Mother’s Day: the history of the holiday and its features in Russia

Mother's Day: the history of the holiday and its features in Russia

[ad_1]

President Putin at the Novo-Ogaryovo residence meets with the mothers of NWO participants. The visit is timed to coincide with Mother’s Day, which has been declared a Russian holiday for almost a quarter of a century. The history of the Memorial Day is colorful, it mixes representatives of the Anglican Church, American pacifists and Russian scouts. But it is impossible not to admit that for all these years in the Russian Federation the holiday has not become popular.

Mother’s Day is celebrated by children. Which follows not only from the very essence of the holiday, but also due to the fact that kindergartens and schools do not leave the holiday without attention. Concerts are usually not prepared for this day, but crafts, drawings and other cute souvenirs are made by hand. Moreover, the teddy bear and the forget-me-not were made the official symbols of Mother’s Day in Russia, there is already a place for “cuteness” to roam. In the few schools where cooking classes remain, they bake pancakes, cookies or even cakes for mothers.

“Yes, every year my children bring me something from school,” says Elena, a Muscovite, mother of three children. – The youngest first-grader gave a portrait last year, the beauty is incredible. The middle one made a postcard with the class with a leaving paper forget-me-not. And the elder bought flowers, real ones. He is already big and adult, 15 years old. No, no one made bears, and for the first time I hear from you that the bear is also a symbol of the holiday. Looks like the school doesn’t know either. In general, every year I myself am surprised anew – oh yes, again Mother’s Day. Not a holiday. March 8 is another matter – everyone congratulates each other, there was a concert at school, there were matinees in the kindergarten. And this day somehow passes by.

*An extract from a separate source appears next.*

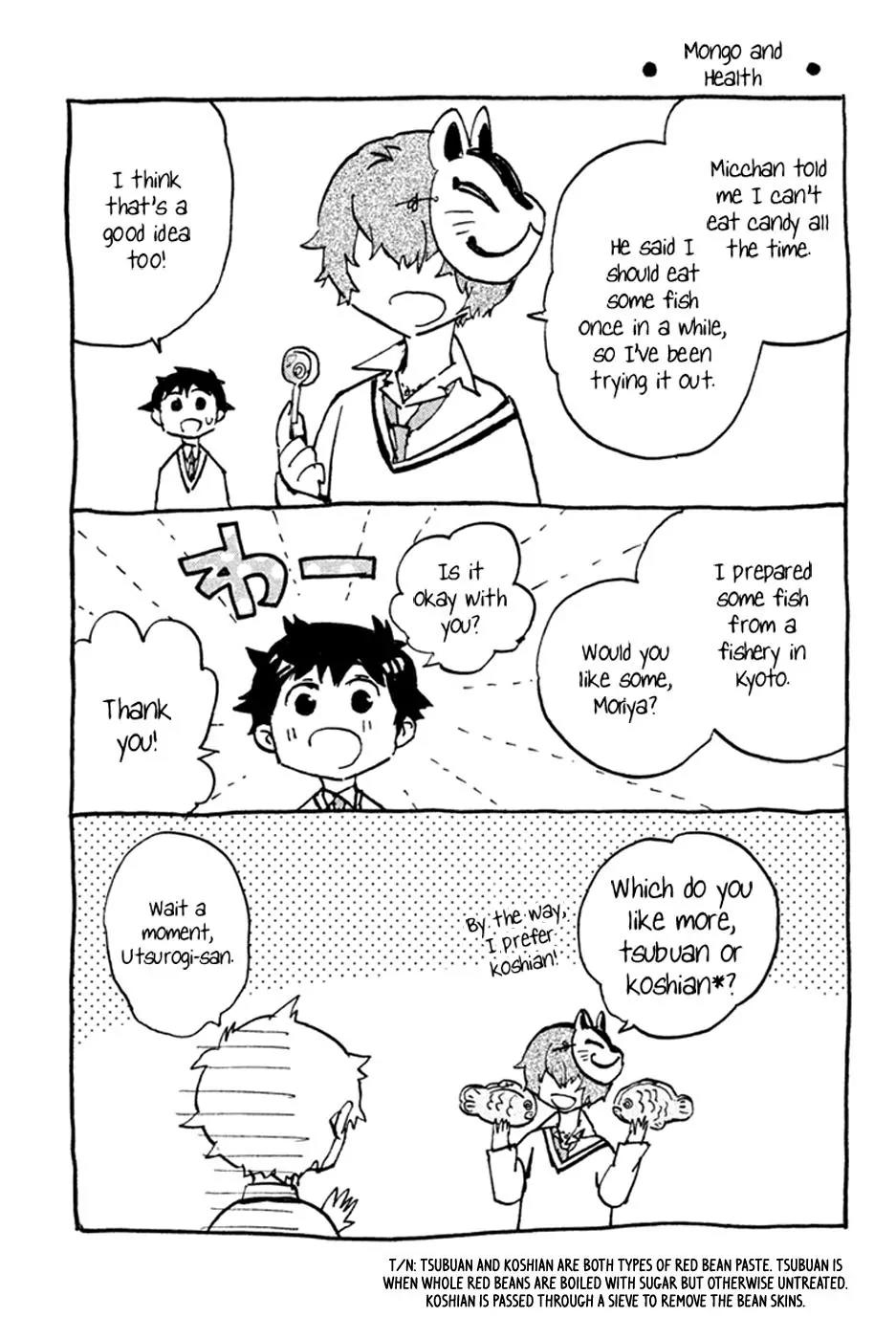 Hell's Kitchen Chapter 46 page 47 - Chapter 46: Kuga-sensei's Giraffe-san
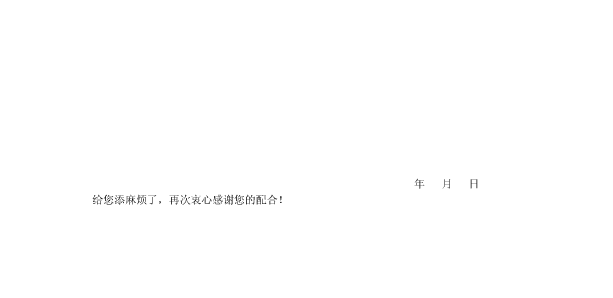 亚洲Av无码精品国产精品成人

Indeed, if the Day of Family, Love and Fidelity (Peter and Fevronia) is somehow widely celebrated and advertised, there is no gu-gu about Mother’s Day in the public space. Maybe because Family Day was made warm in the summer, there are chamomiles in hand, as they say (chamomile is a symbol of the holiday of Peter and Fevronia). And at the end of November, in the midst of freezing rain – what kind of forget-me-nots? .. Even the “symmetrical” Father’s Day was arranged on the third Sunday of June – Putin signed the corresponding decree in 2021.

“Even those who have heard of Mother’s Day usually demonstrate two stereotypical opinions – that this is an American holiday and that Putin introduced it in Russia,” says historian Vadim Alekseev. And both opinions are wrong. In our recent history, the decree on celebrating Mother’s Day was signed by Yeltsin in 1998. But this holiday existed in the Russian Empire. And his roots are rather English. Although it is officially believed that Nicholas II laid the foundation when he created the network of Schools of Order and Gymnastics. We can say that Ragnar Fernberg, who lived in Finland and was specially invited to St. Petersburg, brought Mother’s Day with him. There were also their own organizers – staff captain Zakharchenko, guards captain Yanchevetsky and others. But only Fernberg managed to make a truly mass organization according to the already known model. And the sample was, of course, English. In the “Albion” of the beginning of the 20th century, the movement of “scouts” was born, his father Robert Baden-Powell was ideologically close to Kipling, they were friends. In honor of the founder, the movement was long called BP Scouting. Well, then, as we know, the Scouts were driven out by the pioneers, and the pioneer organization borrowed a lot from them, from neck ties and chevrons to oaths and social games. But for a while, until the late 1920s, Scouts and Pioneers existed side by side.

“Mother’s Day, which Fernberg proposed to celebrate in Russia in 1915, is more than 200 years older than the scouting movement,” Alekseev continues. Since the middle of the 17th century, Britain has been celebrating Mother’s Sunday at the end of the second week of Lent after Easter. The roots of the holiday are also religious, associated with biblical texts that are read at this time, where the Virgin Mary and mothers are often mentioned. They give various pastries on this day, since the holiday is associated with Easter, and violets or primroses, which at this time, March-April, are already blooming in England.

In the USA, they also celebrate in the spring, in May. There, after the war of the North and the South, they tried to give this Day an ideological connotation, to present it as a day of solidarity for soldiers’ mothers, a day against wars. The author of the idea was the famous pacifist and public figure Ann Jarvis. But the “Mothers’ Friendship Day” proposed by her did not take root. Holiday state-church, under the auspices of the Methodists. In other countries, too, everything is different and on different dates, as far as I know.

Indeed, in Hungary, Portugal, Lithuania – the first Sunday of May. Sweden, France – last Sunday in May. In Georgia in March, in Armenia in April. In Kazakhstan in September, in Belarus in October… And in November only in Russia.